If things are really bad, you may end up wading through liblxc. With --debug, stacker will also try and render any liblxc ERRORs to stdout, but sometimes it can be useful to see a full liblxc trace log. This is available in $(--stacker-dir)/lxc.log for the last run.

If you get even more in the weeds, you may need to build your own liblxc with debug statements. Thankfully, everything is statically linked so this is fairly easy to test locally, as long as your host liblxc can build stacker:

make LXC_CLONE_URL=https://github.com/tych0/lxc LXC_BRANCH=my-debug-branch

Stacker links against this through a convoluted mechanism: it builds a static C program in /cmd/lxc-wrapper/ that takes a few relevant arguments about what mode to drive liblxc in. Stacker uses the go-embed mechanism to embed the resulting statically linked binary, and then resolves and execs it at runtime via the code in /embed-exec. The reason for all this indirection vs. linking against something directly is that the kernel does not allow multithreaded programs to unshare user namespaces. Since the go runtime spawns many threads for GC and various other tasks, go code cannot directly unshare a user namespace (one wonders, then, why this was the language chosen for runc, lxd, etc...). A previous implementation (the one in lxd) was to use some __attribute__((constructor)) nonsense and hope for the best, but it doesn't work in all cases, and go-embed allows for librar-ization of stacker code if someone else wants to use it eventually. See 8fa336834f31 ("container: move to go-embed for re-exec of C code") for details on that approach.

Overlay storage layout

The storage parent directory is whatever is specified to stacker via --roots-dir. Each layer is extracted into a sha256_$hash/overlay directory, which is then sewn together via overlayfs. At the top level, for a layer called foo, there are two directories: foo/rootfs, and foo/overlay. During the build, foo's rootfs is mounted inside the container as foo/rootfs, with the overlay upperdir=foo/overlay. This way, whatever filesystem mutations the foo layer's run: section performs end up in foo/overlay.

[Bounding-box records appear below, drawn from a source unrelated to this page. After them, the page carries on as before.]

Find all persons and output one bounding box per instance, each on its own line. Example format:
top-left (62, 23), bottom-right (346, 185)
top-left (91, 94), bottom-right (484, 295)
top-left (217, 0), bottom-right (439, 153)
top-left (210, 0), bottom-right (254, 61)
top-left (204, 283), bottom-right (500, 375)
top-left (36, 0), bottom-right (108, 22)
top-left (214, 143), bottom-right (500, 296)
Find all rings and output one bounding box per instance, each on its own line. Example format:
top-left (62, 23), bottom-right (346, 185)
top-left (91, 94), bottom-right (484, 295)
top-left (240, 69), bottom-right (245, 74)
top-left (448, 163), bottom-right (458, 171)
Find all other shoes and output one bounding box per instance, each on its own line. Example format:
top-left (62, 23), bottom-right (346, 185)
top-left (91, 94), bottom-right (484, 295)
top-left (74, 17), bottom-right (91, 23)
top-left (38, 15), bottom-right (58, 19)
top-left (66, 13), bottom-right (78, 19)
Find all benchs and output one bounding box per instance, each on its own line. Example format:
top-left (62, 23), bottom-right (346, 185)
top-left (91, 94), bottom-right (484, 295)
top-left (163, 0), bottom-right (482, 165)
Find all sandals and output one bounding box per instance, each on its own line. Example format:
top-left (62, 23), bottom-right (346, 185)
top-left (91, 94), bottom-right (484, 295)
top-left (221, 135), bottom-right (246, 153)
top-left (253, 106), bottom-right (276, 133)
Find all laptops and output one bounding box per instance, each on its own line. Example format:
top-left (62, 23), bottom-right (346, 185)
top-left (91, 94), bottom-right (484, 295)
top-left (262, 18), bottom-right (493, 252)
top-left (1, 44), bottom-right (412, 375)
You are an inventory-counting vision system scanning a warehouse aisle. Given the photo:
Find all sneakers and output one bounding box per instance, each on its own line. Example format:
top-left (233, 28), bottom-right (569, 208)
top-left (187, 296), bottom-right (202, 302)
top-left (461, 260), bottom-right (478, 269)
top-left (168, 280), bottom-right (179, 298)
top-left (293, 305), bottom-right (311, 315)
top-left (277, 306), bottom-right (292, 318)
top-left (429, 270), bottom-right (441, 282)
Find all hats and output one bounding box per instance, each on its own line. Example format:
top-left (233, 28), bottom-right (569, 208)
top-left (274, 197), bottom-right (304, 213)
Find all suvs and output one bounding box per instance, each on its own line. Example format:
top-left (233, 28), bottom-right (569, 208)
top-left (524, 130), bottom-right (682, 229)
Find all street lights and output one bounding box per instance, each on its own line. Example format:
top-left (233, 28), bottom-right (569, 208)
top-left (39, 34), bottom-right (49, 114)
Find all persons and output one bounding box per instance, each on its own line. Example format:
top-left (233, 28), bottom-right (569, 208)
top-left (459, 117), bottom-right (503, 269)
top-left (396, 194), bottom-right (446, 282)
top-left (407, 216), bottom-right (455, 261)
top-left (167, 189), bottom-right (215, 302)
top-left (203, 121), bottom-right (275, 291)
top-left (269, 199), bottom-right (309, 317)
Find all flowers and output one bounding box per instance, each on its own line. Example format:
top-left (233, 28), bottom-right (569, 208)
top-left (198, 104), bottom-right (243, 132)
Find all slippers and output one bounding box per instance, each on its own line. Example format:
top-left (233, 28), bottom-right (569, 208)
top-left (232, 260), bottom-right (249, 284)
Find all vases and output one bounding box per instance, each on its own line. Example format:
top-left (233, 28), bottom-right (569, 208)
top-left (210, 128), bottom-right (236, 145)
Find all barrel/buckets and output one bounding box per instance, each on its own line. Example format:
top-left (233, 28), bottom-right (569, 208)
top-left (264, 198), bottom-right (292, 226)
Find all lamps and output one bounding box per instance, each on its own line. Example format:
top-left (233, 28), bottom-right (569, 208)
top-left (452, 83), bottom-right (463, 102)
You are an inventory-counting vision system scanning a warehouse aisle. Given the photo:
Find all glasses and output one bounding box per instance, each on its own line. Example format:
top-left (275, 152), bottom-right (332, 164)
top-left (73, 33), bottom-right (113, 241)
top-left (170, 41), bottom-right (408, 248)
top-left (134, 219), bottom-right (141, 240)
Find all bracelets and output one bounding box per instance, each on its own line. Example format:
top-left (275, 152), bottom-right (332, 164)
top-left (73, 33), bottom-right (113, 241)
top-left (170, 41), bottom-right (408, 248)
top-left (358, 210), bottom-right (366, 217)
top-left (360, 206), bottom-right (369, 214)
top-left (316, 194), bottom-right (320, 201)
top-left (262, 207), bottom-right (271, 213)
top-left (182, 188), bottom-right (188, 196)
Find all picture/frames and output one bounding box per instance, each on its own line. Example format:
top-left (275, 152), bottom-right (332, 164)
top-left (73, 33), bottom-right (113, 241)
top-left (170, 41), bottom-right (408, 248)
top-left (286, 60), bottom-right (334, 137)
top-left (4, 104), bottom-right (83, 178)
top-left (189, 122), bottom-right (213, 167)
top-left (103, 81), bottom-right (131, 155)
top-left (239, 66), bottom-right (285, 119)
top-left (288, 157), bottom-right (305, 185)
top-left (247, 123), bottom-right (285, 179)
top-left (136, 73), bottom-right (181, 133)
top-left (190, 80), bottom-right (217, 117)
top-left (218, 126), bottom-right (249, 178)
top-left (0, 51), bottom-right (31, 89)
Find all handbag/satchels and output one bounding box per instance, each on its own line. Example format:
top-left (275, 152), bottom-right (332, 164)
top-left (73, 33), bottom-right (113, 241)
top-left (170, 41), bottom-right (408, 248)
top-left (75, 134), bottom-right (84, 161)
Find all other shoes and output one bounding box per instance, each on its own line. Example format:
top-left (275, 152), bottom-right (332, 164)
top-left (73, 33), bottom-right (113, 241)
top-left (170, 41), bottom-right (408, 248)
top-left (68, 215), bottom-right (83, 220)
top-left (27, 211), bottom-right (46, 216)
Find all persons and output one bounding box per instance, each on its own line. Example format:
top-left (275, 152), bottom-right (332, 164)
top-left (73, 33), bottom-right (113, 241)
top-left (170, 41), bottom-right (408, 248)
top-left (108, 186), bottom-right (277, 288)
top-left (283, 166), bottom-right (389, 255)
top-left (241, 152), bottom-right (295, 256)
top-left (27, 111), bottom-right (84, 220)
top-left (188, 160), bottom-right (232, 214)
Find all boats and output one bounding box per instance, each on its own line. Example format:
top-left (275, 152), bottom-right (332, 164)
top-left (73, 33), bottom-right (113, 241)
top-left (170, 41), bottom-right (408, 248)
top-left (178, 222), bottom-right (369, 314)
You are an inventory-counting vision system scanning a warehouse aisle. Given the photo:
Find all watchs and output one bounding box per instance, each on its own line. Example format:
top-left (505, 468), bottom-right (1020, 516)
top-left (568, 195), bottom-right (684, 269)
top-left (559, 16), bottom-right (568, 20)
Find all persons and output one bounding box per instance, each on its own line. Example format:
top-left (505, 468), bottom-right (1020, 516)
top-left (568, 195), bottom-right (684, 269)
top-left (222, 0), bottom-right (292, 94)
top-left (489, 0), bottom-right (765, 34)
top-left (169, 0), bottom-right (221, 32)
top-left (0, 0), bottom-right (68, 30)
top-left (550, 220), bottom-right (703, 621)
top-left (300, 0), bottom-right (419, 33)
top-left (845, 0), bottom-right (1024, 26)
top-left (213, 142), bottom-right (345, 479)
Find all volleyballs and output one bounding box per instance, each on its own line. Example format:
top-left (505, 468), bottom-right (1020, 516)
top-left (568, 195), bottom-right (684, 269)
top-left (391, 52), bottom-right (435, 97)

After the run: section, stacker generates whatever layers the user requested from this, creates sha256_$hash/overlay dirs with the contents (if two layer types were converted, then the hash of the squashfs output will just be a symlink to the tar layer's directory to save space), and foo/overlay_metadata.json will be updated to reflect these new outputs, for use when e.g. foo is a dependency of some other layer bar.

Note that there is currently one wart. In a stacker file like:

foo:
  from:
    type: docker
    url: docker://ubuntu:latest
  build_only: true
  run: |
    dd if=/dev/random of=/bigfile bs=1M count=1000
bar:
  from:
    type: built
    tag: foo
  run: |
    rm /bigfile

The final image for bar will actually contain a layer with /bigfile in it, because the foo layer's mutations are generated independently of bar's. Some clever userspace overlay collapsing could be done here to remove this wart, though.


Last update: December 15, 2022